Task item |
All lines from the one containing "phylum: Chordata" through the end of the entries below should appear in the answer exactly, with no others.

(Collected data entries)

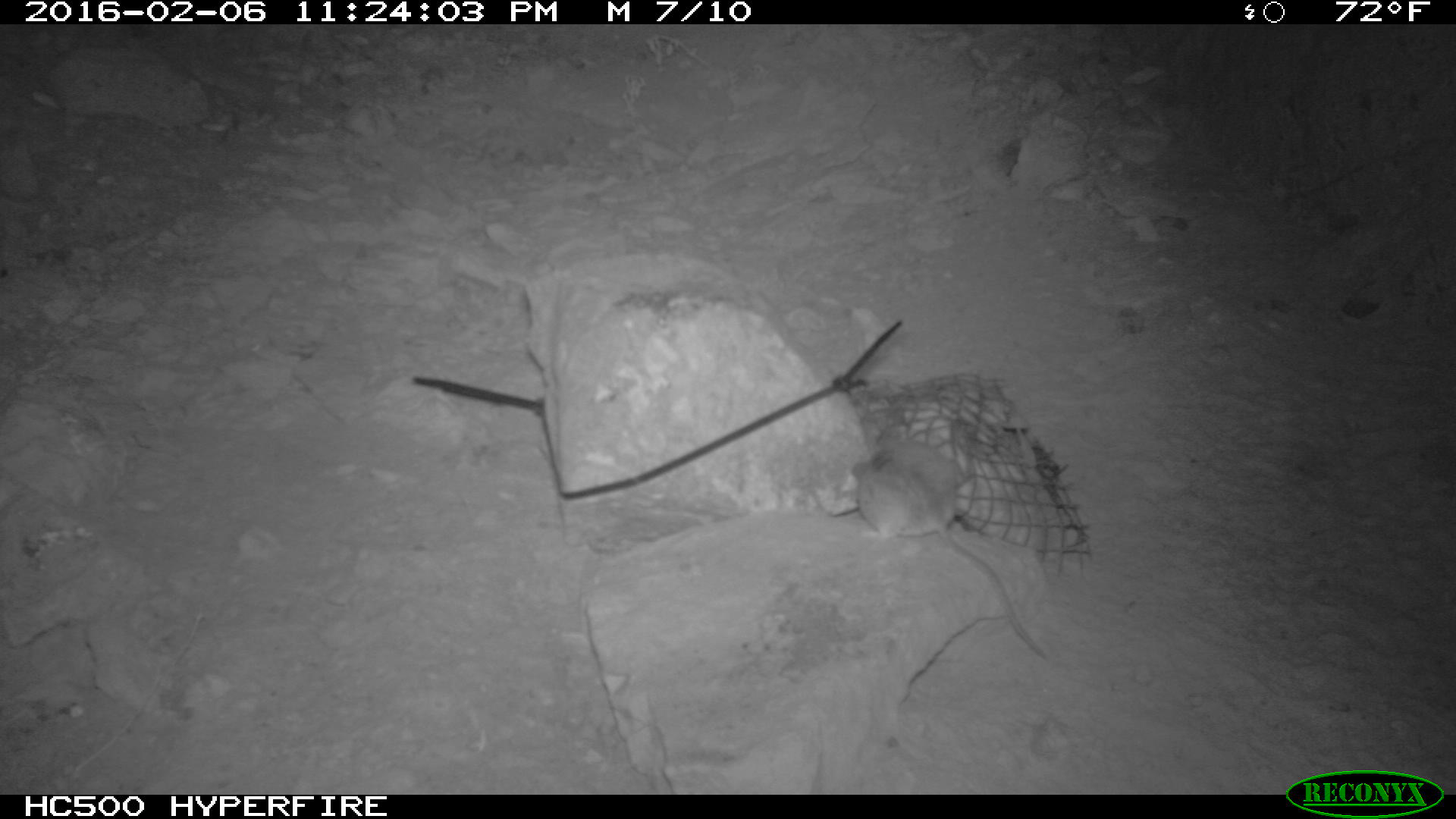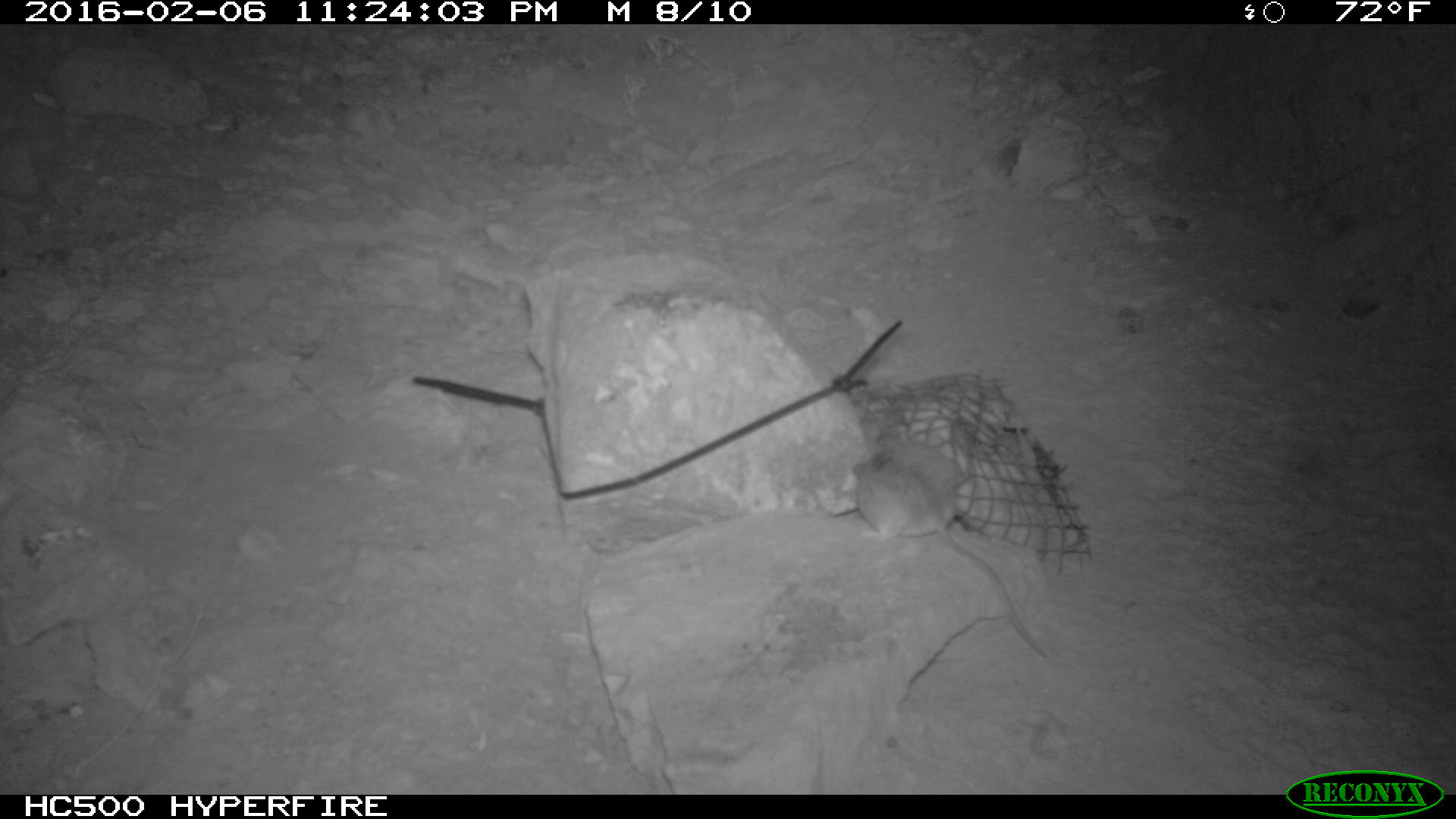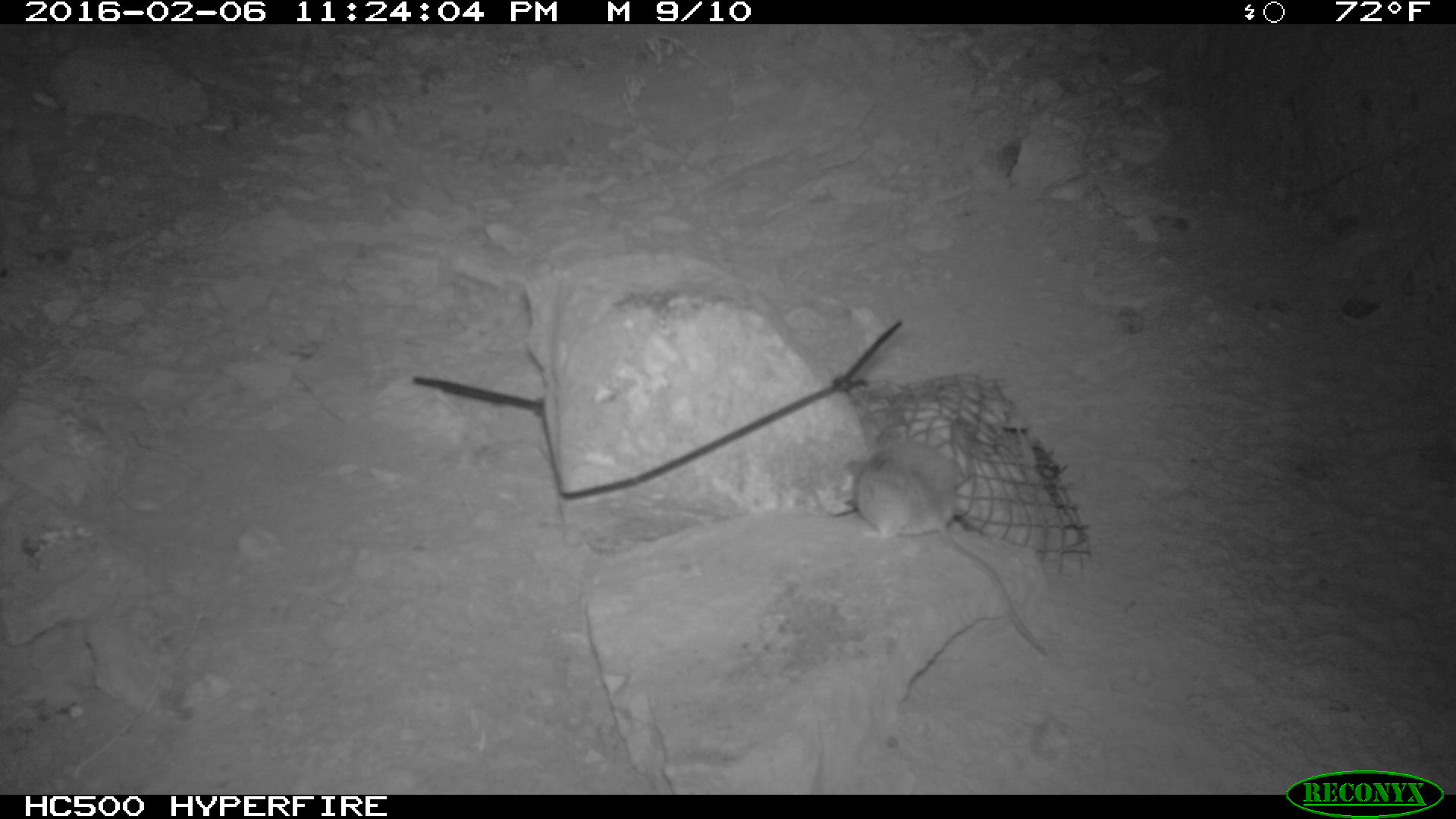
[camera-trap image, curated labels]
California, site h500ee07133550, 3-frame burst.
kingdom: Animalia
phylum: Chordata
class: Mammalia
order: Rodentia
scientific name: Rodentia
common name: rodent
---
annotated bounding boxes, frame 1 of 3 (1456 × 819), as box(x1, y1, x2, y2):
rodent: box(849, 422, 1050, 659)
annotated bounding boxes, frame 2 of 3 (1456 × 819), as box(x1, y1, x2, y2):
rodent: box(851, 450, 1043, 654)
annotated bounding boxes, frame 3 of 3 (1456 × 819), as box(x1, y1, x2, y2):
rodent: box(849, 422, 1050, 659)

Expected output |
phylum: Chordata
class: Mammalia
order: Rodentia
scientific name: Rodentia
common name: rodent
---
annotated bounding boxes, frame 1 of 3 (1456 × 819), as box(x1, y1, x2, y2):
rodent: box(849, 422, 1050, 659)
annotated bounding boxes, frame 2 of 3 (1456 × 819), as box(x1, y1, x2, y2):
rodent: box(851, 450, 1043, 654)
annotated bounding boxes, frame 3 of 3 (1456 × 819), as box(x1, y1, x2, y2):
rodent: box(849, 422, 1050, 659)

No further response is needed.